Une activité qui cependant jette dans les océans une importante quantité de nourriture pour attirer toutes sortes de poissons, du plus petit au plus gros. Or les requins en milieu naturel, même s’ils peuvent chasser des proies vivantes, sont avant tout des prédateurs opportunistes, se nourrissant de proies de préférence faibles, malades ou mortes, comme les cadavres de cétacé. Ainsi, on remarque de plus en plus de requins venant se nourrir près des bateaux, les suivant parfois à la sortie des ports plutôt que de chasser des proies sauvages. C’est là un changement de comportement qui semble s’opérer chez les requins du golfe du Mexique. Ce phénomène est appelé déprédation, qui désigne l’abandon progressif par les requins de la chasse, au profit de proies plus faciles et accessibles sans efforts.
Les requins profitent de la situation, mais en sont parfois les victimes
Le sens très développé de l’odorat des requins leur permet de repérer leurs proies à plusieurs kilomètres de distance. Les quantités énormes d’appâts pour la pêche en haute mer ne peut que les attirer et pourquoi s’en priveraient-ils ? Il est d’ailleurs de plus en plus fréquent qu’un requin arrive à manger partiellement ou en entier un poisson accroché au bout de la ligne d‘un pêcheur avant que celui-ci ne puisse le sortir de l’eau.
Les pêcheurs peuvent en être frustrés, mais c’est également dangereux pour les requins : ceux-ci peuvent briser une ligne et l’avaler avec les hameçons, ce qui peut provoquer des dommages au niveau de leurs organes internes. D’autre part, si on les sort de l’eau trop longtemps pour être décroché d’une ligne, cela peut avoir des effets secondaires mortels pour eux, tout comme dans le premier cas.
Nuisance pour l’économie de la pêche
De façon générale, la pêche, qu’elle soit commerciale, sportive ou récréative, se trouve souvent confrontée à la présence des requins et des cas de déprédation directe sont de plus en plus souvent rapportés par les pêcheurs. De plus, ces derniers doivent bien souvent faire face à une augmentation du temps de manipulation pour effectuer des réparations sur le matériel et les équipements, ou encore assumer des coûts supplémentaires associés aux changements de lieux de pêche afin d’éviter ces interactions avec les requins.
FAU chargée d’enquêter sur la déprédation
Peu d’études ou pas ont été faites à ce jour pour quantifier l’impact de la déprédation des requins lors des pêches commerciales et récréatives dans le sud-ouest des États-Unis et le golfe du Mexique.

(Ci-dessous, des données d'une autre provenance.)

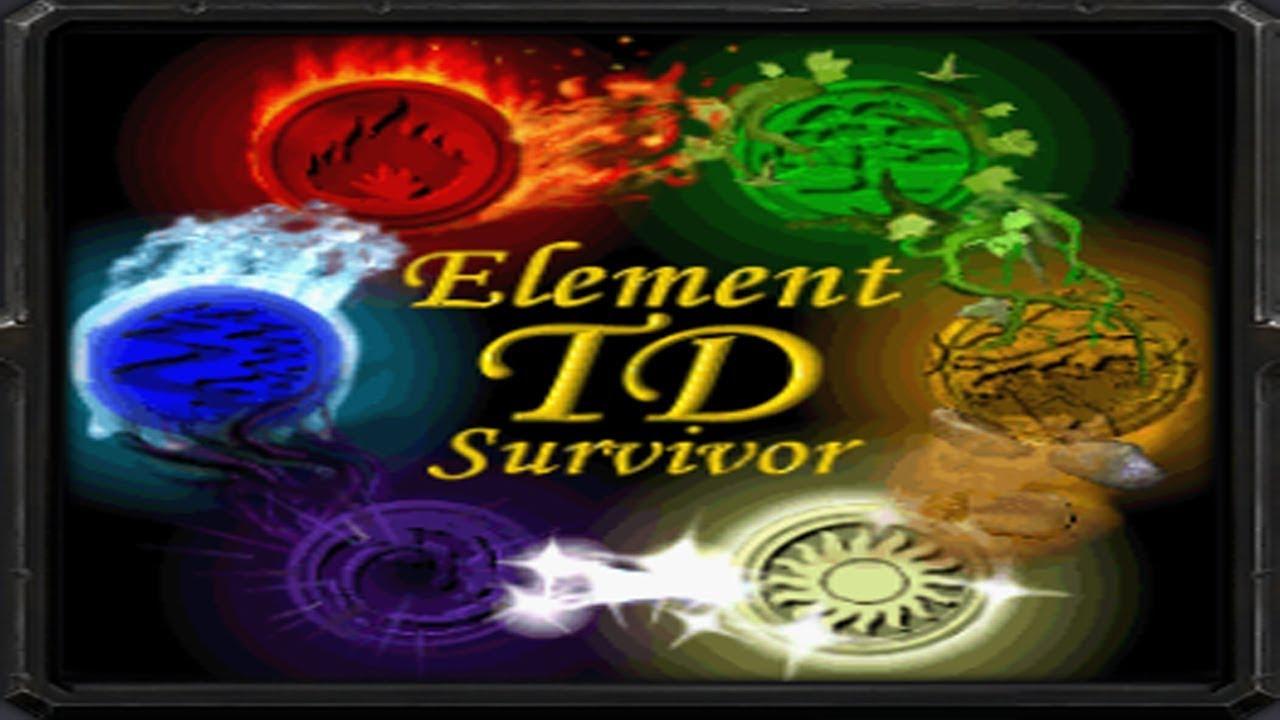 Warcraft 3 Custom Element Td Youtube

Pour remédier à cela, plusieurs États du golfe du Mexique ont octroyé à la FAU Harbor Branch une subvention de 195 300 $ via la National Oceanic and Atmospheric Administration (NOAA).

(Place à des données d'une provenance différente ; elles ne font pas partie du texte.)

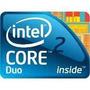 Cpu Desktop Hp Compaq 8000 Elite Core 2 Duo 3.0/2/160 Ddr3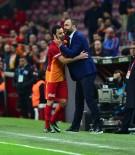 SELÇUK İNAN - Galatasaray'da Sarı Kart Alarmı
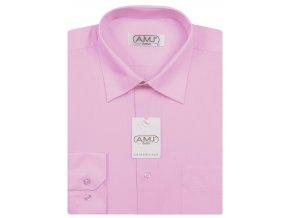 Pánská košile AMJ Classic - růžová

L’objectif est de recueillir des données permettant d’évaluer la prévalence de la déprédation des requins dans la pêche récréative et d’identifier l’ampleur du problème afin de proposer des types d’atténuation possibles.

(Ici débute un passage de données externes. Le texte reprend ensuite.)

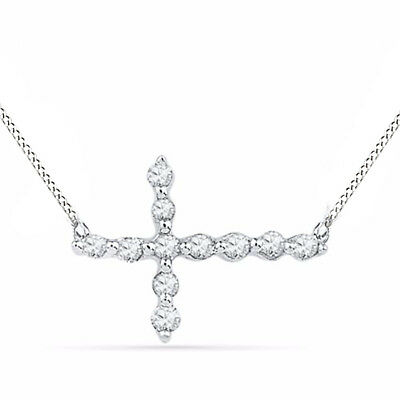 Natural Diamond Accent Sideways Cross Necklace in 10K White Gold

Pour ce faire, les scientifiques de l’Institut océanographique Harbor Branch de la Florida Atlantic University, en collaboration avec l’Université d’État du Mississippi, utilisent une méthodologie de recherche scientifique innovante dite citoyenne. En effet, ils impliquent les pêcheurs récréatifs afin d’évaluer le problème avec leur collaboration. Le fait d’intégrer leurs connaissances dans un processus scientifique ne peut qu’augmenter la quantité et la qualité des données et leur donner plus de confiance dans les résultats scientifiques qui seront présentés en conclusion.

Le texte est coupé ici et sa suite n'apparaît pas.